• Exercise description: Reproduce all of the entries below word for word, omitting the pictures.

• Entries provided:
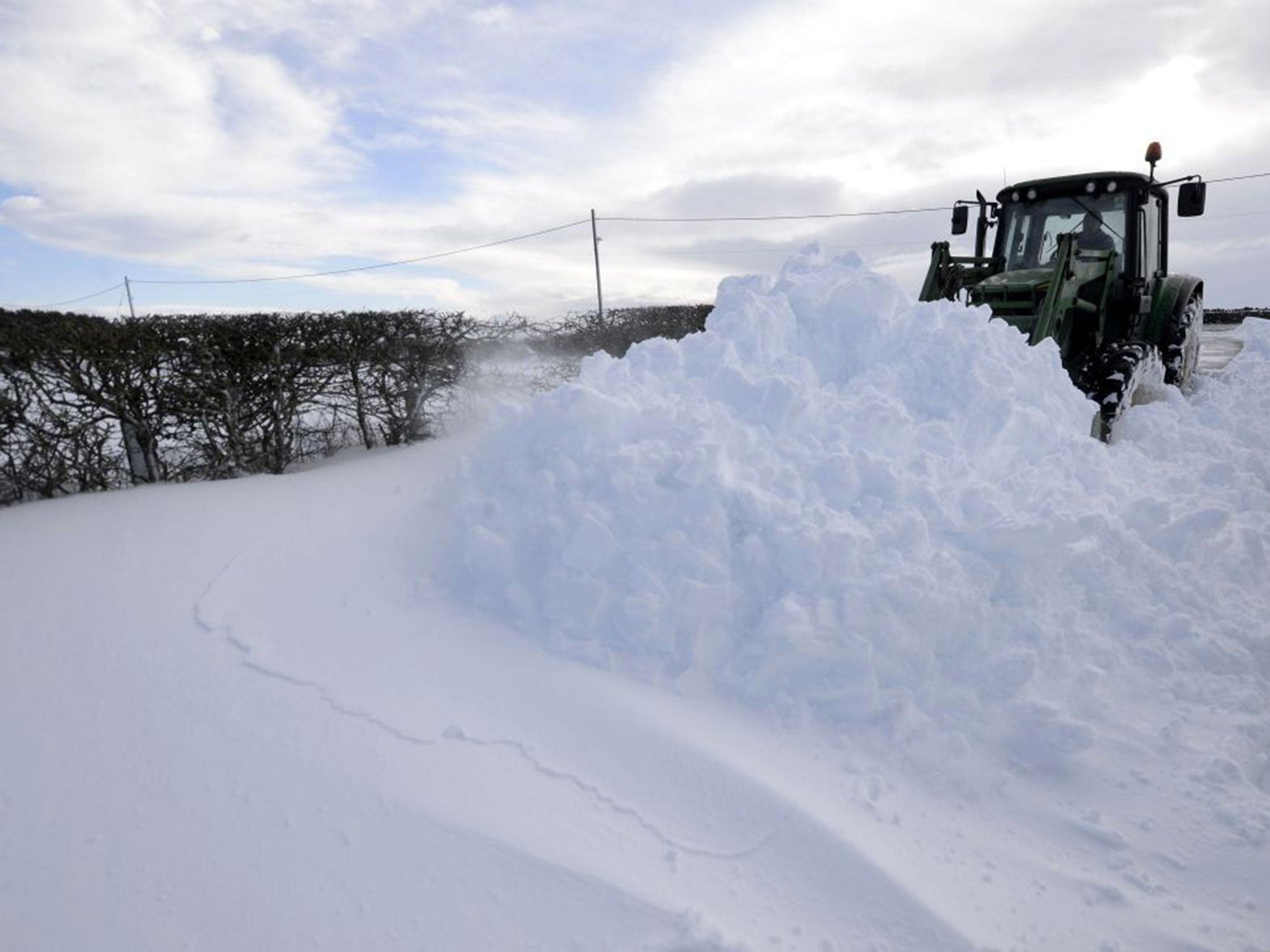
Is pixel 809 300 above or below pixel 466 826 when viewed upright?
above

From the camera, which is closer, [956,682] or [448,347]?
[956,682]

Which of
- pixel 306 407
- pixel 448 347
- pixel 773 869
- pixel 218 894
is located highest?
pixel 448 347

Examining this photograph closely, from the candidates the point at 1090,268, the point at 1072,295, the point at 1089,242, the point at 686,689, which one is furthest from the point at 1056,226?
the point at 686,689

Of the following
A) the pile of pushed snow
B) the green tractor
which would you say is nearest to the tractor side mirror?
the green tractor

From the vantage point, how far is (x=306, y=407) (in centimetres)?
724

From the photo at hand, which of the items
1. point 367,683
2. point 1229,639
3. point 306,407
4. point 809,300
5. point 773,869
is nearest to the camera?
point 773,869

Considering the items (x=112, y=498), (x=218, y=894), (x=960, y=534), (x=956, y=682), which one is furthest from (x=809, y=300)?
(x=112, y=498)

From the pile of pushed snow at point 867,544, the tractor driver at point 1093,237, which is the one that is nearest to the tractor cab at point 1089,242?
the tractor driver at point 1093,237

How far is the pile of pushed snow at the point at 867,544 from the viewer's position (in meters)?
3.02

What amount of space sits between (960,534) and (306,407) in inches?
251

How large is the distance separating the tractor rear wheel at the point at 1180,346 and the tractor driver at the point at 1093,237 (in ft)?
3.88

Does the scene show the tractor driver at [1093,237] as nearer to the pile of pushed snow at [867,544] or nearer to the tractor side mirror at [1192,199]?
the tractor side mirror at [1192,199]

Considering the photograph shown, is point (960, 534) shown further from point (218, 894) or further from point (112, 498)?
point (112, 498)

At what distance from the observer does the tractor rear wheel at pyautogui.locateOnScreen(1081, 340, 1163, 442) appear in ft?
19.4
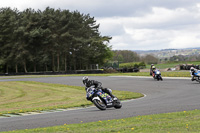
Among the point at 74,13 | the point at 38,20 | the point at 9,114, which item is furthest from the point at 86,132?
the point at 74,13

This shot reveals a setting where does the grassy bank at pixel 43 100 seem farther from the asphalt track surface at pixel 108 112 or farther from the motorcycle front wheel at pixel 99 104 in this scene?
the motorcycle front wheel at pixel 99 104

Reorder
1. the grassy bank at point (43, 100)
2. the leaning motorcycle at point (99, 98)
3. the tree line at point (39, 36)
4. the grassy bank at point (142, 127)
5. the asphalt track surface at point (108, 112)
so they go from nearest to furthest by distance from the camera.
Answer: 1. the grassy bank at point (142, 127)
2. the asphalt track surface at point (108, 112)
3. the leaning motorcycle at point (99, 98)
4. the grassy bank at point (43, 100)
5. the tree line at point (39, 36)

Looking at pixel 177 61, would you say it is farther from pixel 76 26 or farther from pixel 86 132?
pixel 86 132

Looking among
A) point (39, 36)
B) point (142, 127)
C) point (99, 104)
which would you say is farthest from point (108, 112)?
point (39, 36)

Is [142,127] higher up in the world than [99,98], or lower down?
lower down

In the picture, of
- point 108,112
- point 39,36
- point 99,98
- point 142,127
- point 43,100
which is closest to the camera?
point 142,127

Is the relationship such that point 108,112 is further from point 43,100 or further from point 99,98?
point 43,100

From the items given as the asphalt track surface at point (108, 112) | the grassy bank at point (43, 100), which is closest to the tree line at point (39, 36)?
the grassy bank at point (43, 100)

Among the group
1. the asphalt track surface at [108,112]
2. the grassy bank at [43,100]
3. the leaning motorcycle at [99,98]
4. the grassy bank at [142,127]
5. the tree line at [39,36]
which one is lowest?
the grassy bank at [43,100]

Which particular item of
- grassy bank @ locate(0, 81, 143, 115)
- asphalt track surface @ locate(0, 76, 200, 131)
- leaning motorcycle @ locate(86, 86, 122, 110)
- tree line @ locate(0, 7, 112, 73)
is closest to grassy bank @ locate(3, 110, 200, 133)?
asphalt track surface @ locate(0, 76, 200, 131)

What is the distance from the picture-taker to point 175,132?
7012mm

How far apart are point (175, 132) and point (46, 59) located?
264 ft

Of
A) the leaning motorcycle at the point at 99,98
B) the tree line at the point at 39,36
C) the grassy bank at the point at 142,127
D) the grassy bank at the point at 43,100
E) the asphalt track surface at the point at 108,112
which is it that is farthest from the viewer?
the tree line at the point at 39,36

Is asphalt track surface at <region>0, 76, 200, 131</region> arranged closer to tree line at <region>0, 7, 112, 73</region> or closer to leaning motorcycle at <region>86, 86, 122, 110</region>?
leaning motorcycle at <region>86, 86, 122, 110</region>
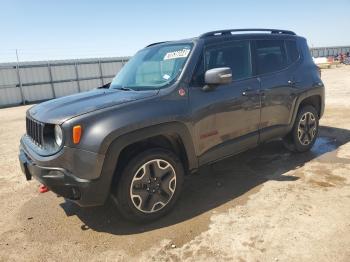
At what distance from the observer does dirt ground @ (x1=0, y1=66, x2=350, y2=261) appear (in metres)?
3.12

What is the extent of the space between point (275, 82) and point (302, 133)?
3.95ft

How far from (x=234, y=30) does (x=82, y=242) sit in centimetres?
321

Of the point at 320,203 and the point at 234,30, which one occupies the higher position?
the point at 234,30

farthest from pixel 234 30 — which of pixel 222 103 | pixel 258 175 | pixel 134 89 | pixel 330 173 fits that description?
pixel 330 173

• Written answer:
Is pixel 809 300 above or below pixel 466 826 when viewed upright?
above

From the camera, which is closer, [956,682] or [448,347]?
[956,682]

Which of
- pixel 306 407
- pixel 448 347
- pixel 773 869
- pixel 218 894
is located highest?
pixel 448 347

Examining this photograph closely, from the candidates the point at 1090,268, the point at 1072,295, the point at 1089,242, the point at 686,689, which one is furthest from the point at 1056,226?
the point at 686,689

Of the following
A) the pile of pushed snow
B) the green tractor
which would you say is nearest to the tractor side mirror?
the green tractor

From the vantage point, how far is (x=306, y=407) (in centimetres)?
724

From the photo at hand, which of the items
1. point 367,683
2. point 1229,639
3. point 306,407
4. point 809,300
5. point 773,869
is nearest to the camera?
point 773,869

Considering the items (x=112, y=498), (x=218, y=894), (x=960, y=534), (x=956, y=682), which one is furthest from (x=809, y=300)?
(x=112, y=498)

From the pile of pushed snow at point 867,544, the tractor driver at point 1093,237, which is the one that is nearest to the tractor cab at point 1089,242?
the tractor driver at point 1093,237

How far is the pile of pushed snow at the point at 867,544 from the viewer's position (in meters)?
3.02

What amount of space sits between (960,534) and (306,407) in inches?
251

How large is the distance separating the tractor rear wheel at the point at 1180,346 and the tractor driver at the point at 1093,237 (in ft)?
3.88

Does the scene show the tractor driver at [1093,237] as nearer to the pile of pushed snow at [867,544] or nearer to the tractor side mirror at [1192,199]?
the tractor side mirror at [1192,199]

Considering the photograph shown, is point (960, 534) shown further from point (218, 894) or further from point (112, 498)?
point (112, 498)

At what distance from the observer does the tractor rear wheel at pyautogui.locateOnScreen(1081, 340, 1163, 442) appear in ft?
19.4
Among the point at 74,13 | the point at 38,20 | the point at 9,114, which item is furthest from the point at 86,132?
the point at 74,13

This shot reveals a setting where does the grassy bank at pixel 43 100 seem farther from the asphalt track surface at pixel 108 112 or farther from the motorcycle front wheel at pixel 99 104 in this scene?
the motorcycle front wheel at pixel 99 104

Reorder
1. the grassy bank at point (43, 100)
2. the leaning motorcycle at point (99, 98)
3. the tree line at point (39, 36)
4. the grassy bank at point (142, 127)
5. the asphalt track surface at point (108, 112)
so they go from nearest to furthest by distance from the camera.
Answer: 1. the grassy bank at point (142, 127)
2. the asphalt track surface at point (108, 112)
3. the leaning motorcycle at point (99, 98)
4. the grassy bank at point (43, 100)
5. the tree line at point (39, 36)

Looking at pixel 177 61, would you say it is farther from pixel 76 26 or farther from pixel 86 132?
pixel 86 132

Looking among
A) point (39, 36)
B) point (142, 127)
C) point (99, 104)
which would you say is farthest from point (108, 112)?
point (39, 36)

Is [142,127] higher up in the world than [99,98], or lower down?
lower down

In the picture, of
- point 108,112
- point 39,36
- point 99,98
- point 142,127
- point 43,100
which is closest to the camera?
point 142,127

Is the relationship such that point 108,112 is further from point 43,100 or further from point 99,98?
point 43,100

From the items given as the asphalt track surface at point (108, 112) | the grassy bank at point (43, 100), which is closest to the tree line at point (39, 36)?
the grassy bank at point (43, 100)

Among the group
1. the asphalt track surface at [108,112]
2. the grassy bank at [43,100]
3. the leaning motorcycle at [99,98]
4. the grassy bank at [142,127]
5. the tree line at [39,36]
which one is lowest?
the grassy bank at [43,100]

Which particular item of
- grassy bank @ locate(0, 81, 143, 115)
- asphalt track surface @ locate(0, 76, 200, 131)
- leaning motorcycle @ locate(86, 86, 122, 110)
- tree line @ locate(0, 7, 112, 73)
is closest to grassy bank @ locate(3, 110, 200, 133)?
asphalt track surface @ locate(0, 76, 200, 131)

What is the distance from the picture-taker to point 175,132?
7012mm

How far apart are point (175, 132) and point (46, 59) located?
264 ft

Of
A) the leaning motorcycle at the point at 99,98
B) the tree line at the point at 39,36
C) the grassy bank at the point at 142,127
D) the grassy bank at the point at 43,100
E) the asphalt track surface at the point at 108,112
which is it that is farthest from the viewer?
the tree line at the point at 39,36

Is asphalt track surface at <region>0, 76, 200, 131</region> arranged closer to tree line at <region>0, 7, 112, 73</region> or closer to leaning motorcycle at <region>86, 86, 122, 110</region>?
leaning motorcycle at <region>86, 86, 122, 110</region>
At what distance from the observer does dirt ground @ (x1=0, y1=66, x2=350, y2=261) appear (in metres)?
3.12

What is the extent of the space between point (275, 82) and point (302, 133)?
3.95ft

How far from (x=234, y=30) does (x=82, y=242) sit in centimetres?
321

Of the point at 320,203 and the point at 234,30, which one occupies the higher position?
the point at 234,30

farthest from pixel 234 30 — which of pixel 222 103 | pixel 258 175 | pixel 134 89 | pixel 330 173 fits that description?
pixel 330 173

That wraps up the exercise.